ENDeliver: An Energy-Aware Framework of Large Spatio-Temporal Model for E-Bike Delivery Route Planning
摘要
The rapid growth of China’s food delivery market has resulted in more than 14 million active riders; however, significant income disparities exist, with novice riders earning nearly half as much as experienced ones. Equipped with e-bikes, modern riders must optimize delivery routes under multiple objectives while monitoring battery levels and making timely swapping decisions to maintain efficiency.
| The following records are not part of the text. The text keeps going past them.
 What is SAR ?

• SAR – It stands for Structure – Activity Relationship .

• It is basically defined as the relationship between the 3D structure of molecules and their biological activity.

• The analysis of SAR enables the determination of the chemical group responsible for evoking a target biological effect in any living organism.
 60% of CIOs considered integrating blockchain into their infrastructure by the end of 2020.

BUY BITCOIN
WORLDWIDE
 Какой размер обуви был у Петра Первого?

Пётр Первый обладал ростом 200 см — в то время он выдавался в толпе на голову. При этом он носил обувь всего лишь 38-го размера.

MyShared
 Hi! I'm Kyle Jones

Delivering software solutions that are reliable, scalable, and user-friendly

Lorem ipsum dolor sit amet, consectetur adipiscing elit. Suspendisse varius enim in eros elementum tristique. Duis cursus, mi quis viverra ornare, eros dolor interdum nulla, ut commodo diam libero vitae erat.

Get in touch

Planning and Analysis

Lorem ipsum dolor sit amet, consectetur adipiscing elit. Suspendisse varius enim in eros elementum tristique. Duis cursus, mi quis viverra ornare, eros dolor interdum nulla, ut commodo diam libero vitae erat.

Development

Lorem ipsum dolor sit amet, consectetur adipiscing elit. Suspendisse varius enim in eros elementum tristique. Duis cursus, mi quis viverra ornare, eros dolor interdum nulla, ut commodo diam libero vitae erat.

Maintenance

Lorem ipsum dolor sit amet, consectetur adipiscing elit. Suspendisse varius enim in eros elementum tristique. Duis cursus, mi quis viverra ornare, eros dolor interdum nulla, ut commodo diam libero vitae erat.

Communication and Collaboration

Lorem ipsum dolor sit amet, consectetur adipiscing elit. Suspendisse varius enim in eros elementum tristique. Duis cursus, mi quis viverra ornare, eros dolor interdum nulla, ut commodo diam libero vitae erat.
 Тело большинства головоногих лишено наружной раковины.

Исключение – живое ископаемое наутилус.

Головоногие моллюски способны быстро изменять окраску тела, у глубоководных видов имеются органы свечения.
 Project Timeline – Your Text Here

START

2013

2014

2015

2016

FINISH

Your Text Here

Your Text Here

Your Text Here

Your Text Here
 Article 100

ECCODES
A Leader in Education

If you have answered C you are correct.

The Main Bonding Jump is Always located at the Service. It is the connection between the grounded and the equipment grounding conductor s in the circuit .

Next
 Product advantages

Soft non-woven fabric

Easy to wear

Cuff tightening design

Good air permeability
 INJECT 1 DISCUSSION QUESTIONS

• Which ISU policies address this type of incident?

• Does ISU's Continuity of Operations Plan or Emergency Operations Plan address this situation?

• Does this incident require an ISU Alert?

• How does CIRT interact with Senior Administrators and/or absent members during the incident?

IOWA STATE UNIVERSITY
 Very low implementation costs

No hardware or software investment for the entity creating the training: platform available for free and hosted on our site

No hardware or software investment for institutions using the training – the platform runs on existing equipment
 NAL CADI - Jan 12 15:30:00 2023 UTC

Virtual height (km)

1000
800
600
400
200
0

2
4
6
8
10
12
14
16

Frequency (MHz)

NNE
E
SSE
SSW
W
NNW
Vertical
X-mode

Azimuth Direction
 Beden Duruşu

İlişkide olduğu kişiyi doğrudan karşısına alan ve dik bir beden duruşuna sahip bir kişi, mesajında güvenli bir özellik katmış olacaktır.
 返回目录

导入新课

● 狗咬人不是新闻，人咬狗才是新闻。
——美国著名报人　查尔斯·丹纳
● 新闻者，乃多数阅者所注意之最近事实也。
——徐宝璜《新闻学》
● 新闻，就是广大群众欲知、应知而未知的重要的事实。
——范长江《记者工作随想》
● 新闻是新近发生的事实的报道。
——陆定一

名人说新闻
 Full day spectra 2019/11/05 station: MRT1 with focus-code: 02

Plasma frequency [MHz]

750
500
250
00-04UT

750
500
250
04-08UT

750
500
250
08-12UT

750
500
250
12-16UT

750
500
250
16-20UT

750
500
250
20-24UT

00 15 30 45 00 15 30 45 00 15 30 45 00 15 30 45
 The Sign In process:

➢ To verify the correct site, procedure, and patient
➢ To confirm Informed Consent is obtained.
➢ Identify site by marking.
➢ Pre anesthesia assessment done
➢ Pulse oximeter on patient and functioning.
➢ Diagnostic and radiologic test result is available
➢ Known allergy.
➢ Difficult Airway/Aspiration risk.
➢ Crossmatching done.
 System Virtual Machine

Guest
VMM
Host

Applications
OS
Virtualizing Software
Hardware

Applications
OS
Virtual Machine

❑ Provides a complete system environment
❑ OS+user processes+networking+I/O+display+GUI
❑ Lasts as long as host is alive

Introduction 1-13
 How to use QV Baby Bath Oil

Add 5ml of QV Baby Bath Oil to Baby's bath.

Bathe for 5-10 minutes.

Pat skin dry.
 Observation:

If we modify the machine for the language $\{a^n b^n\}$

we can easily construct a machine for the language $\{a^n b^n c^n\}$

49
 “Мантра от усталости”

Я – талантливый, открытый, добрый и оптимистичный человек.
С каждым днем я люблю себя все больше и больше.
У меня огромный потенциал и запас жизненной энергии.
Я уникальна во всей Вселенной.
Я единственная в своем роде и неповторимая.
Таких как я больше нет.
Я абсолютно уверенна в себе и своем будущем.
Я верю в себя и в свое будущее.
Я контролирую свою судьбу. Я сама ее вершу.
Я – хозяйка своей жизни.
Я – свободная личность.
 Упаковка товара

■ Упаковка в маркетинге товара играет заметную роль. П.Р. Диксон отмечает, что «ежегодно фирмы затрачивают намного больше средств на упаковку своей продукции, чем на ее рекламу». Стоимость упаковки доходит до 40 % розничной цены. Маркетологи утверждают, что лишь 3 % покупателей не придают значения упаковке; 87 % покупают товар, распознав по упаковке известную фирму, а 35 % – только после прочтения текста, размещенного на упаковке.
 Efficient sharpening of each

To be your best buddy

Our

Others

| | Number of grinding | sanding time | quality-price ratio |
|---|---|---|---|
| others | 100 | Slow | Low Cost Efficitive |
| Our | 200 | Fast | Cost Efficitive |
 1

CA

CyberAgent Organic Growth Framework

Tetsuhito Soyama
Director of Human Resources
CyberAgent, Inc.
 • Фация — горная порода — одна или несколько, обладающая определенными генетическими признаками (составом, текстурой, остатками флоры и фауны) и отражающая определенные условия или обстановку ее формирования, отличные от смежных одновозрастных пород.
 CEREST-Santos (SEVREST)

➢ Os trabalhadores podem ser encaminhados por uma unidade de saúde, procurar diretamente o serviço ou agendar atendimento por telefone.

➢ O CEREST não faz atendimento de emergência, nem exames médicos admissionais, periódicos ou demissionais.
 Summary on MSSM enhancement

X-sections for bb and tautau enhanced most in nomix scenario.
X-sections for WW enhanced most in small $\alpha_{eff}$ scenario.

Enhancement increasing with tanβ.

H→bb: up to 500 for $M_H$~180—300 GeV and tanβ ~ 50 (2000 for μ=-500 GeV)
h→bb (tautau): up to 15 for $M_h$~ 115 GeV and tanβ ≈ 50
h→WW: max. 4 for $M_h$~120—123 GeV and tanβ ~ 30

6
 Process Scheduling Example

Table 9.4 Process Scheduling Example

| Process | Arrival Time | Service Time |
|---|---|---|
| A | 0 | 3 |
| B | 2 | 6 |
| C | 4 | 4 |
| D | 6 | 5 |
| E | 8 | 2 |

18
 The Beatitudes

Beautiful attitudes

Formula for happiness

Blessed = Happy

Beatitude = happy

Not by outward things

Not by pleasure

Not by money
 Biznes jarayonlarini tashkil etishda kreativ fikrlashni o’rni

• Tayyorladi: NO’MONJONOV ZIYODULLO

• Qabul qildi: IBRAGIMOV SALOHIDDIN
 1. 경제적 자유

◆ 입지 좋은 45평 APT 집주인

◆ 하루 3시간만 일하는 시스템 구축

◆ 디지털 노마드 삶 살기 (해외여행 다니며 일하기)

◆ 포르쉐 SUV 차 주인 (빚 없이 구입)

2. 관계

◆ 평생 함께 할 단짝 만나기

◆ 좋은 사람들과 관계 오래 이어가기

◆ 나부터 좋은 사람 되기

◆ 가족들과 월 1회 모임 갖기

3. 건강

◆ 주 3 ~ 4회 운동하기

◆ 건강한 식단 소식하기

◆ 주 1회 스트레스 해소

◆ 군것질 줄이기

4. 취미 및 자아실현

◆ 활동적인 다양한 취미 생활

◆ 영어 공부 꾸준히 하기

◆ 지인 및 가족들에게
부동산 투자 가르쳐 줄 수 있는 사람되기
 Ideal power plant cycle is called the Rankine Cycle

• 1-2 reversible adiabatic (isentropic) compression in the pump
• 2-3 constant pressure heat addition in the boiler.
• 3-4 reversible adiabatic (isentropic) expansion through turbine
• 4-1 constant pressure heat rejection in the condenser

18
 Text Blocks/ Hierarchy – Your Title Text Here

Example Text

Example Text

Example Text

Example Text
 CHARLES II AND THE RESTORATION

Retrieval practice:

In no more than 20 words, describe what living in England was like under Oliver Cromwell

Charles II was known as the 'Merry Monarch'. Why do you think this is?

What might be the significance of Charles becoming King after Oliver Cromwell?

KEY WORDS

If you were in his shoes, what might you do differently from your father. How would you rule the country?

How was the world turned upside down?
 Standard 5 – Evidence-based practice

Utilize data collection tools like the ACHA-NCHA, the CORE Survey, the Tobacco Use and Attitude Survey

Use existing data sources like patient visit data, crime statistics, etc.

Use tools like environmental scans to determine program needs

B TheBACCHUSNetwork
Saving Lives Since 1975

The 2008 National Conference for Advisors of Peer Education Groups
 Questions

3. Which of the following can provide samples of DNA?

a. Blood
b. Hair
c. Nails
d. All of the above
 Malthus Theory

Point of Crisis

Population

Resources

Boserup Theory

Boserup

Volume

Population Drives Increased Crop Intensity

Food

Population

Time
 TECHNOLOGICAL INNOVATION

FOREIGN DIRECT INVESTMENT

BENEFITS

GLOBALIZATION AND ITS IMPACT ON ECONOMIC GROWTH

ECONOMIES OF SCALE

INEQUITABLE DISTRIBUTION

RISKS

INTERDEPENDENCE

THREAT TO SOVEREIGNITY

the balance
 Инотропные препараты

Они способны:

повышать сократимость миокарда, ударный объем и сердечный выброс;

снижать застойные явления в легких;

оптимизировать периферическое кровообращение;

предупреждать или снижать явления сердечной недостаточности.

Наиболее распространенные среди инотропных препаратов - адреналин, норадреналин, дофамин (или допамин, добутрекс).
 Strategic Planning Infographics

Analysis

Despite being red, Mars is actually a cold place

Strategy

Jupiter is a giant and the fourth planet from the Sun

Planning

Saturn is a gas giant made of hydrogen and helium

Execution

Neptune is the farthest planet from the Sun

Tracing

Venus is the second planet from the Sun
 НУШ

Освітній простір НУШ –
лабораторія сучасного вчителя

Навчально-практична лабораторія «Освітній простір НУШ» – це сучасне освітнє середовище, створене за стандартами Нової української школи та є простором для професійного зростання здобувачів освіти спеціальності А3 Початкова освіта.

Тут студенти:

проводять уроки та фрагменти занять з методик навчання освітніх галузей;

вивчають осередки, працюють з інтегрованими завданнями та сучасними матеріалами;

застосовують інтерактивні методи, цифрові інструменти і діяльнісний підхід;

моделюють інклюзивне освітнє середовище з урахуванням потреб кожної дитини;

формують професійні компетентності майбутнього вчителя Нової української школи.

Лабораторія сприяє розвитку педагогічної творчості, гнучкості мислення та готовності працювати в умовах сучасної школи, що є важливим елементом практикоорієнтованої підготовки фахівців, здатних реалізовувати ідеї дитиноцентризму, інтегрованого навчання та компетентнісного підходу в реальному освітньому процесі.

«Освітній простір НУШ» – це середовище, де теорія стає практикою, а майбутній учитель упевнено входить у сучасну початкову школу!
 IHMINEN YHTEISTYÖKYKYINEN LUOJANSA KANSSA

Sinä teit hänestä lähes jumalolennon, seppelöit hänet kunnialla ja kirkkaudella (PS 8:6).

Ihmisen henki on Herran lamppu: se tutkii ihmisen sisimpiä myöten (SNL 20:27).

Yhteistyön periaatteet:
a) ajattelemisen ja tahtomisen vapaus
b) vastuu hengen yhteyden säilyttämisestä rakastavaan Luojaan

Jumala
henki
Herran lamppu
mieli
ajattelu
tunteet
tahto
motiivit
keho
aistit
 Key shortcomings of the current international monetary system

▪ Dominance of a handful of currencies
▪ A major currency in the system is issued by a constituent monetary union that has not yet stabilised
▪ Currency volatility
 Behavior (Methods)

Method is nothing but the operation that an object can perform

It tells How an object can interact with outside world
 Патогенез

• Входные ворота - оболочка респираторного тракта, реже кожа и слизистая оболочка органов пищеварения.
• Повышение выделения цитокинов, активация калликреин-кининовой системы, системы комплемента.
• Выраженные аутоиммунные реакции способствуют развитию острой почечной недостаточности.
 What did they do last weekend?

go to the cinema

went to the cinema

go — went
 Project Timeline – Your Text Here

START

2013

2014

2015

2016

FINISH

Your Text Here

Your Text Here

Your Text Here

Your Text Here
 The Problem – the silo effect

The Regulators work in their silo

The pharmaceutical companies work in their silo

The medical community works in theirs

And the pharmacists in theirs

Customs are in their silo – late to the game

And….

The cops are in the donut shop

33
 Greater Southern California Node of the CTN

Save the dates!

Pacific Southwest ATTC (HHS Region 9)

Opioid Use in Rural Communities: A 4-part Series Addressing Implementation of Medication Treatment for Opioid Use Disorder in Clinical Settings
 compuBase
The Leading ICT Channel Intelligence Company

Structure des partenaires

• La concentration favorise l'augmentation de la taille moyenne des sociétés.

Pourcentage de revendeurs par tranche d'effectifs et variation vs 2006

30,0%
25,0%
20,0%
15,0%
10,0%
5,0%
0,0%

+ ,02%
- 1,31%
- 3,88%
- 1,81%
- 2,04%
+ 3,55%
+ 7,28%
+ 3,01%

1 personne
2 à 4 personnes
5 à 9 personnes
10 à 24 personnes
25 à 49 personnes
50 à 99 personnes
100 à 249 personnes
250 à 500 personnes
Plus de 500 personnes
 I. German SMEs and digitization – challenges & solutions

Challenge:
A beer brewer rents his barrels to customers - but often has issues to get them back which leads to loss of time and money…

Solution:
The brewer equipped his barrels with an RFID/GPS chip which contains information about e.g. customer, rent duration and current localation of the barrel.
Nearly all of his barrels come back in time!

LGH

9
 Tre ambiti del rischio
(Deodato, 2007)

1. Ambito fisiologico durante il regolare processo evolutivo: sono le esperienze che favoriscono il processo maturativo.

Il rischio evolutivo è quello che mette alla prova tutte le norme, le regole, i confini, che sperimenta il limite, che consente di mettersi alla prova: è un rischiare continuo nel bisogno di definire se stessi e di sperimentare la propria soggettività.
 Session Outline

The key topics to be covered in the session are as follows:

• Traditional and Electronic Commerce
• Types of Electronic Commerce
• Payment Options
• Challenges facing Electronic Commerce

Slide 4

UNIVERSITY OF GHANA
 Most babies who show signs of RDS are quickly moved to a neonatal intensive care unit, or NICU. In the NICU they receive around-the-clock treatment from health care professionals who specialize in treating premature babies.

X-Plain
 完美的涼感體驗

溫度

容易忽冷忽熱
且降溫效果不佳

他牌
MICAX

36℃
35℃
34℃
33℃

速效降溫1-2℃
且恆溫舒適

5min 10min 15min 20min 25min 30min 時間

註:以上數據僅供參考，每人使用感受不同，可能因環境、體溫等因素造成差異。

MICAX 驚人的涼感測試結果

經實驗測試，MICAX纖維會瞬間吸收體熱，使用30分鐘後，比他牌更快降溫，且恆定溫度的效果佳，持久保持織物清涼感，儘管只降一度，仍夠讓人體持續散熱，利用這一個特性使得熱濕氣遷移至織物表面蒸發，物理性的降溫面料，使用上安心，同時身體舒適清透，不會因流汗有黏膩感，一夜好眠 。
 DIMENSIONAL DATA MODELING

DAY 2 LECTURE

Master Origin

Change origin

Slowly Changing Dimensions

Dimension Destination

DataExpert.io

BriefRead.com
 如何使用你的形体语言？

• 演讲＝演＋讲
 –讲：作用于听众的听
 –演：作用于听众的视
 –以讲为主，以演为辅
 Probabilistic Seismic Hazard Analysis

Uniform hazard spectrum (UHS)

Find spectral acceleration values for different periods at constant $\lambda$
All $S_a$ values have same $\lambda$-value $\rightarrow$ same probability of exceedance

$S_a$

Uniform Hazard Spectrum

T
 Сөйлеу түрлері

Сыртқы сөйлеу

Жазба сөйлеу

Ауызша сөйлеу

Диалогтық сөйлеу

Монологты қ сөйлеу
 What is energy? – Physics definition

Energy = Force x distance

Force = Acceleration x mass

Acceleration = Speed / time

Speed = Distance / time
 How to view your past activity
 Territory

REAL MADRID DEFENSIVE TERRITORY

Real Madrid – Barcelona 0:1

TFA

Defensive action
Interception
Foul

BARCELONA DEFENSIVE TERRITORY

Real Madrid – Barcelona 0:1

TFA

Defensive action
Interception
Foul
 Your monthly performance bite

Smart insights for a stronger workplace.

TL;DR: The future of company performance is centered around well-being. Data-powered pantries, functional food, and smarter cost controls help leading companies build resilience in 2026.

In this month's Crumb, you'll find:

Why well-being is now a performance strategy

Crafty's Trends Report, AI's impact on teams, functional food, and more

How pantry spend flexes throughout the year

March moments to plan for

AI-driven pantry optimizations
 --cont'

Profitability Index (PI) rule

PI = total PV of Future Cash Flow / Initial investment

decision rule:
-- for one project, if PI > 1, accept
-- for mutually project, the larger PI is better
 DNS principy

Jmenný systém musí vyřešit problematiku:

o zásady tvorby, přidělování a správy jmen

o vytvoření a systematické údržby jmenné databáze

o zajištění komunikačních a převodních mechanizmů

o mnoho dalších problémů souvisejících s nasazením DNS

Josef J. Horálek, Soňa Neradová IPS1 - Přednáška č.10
Current academic and industrial methods fail to address these coupled challenges. To bridge this gap, we propose ENDeliver, the first energy-aware framework for e-bike delivery route planning. ENDeliver consists of two core components: a large-scale energy-aware pretrained model with an EnergyAttention mechanism trained on millions of real-world delivery trajectories, which learns riders’ routing and battery-swapping experience to assist novice riders in improving performance; and an inference module that iteratively queries the pretrained model to generate next-step moving and swapping actions, thereby constructing efficient delivery routes under energy constraints. Experiments on multiple real-world delivery trajectory datasets show that ENDeliver produces shorter routes in 84% of cases, reduces average delivery distance by 42%, achieves 82.9% accuracy in emulating the timing and location of experienced riders’ battery-swapping decisions.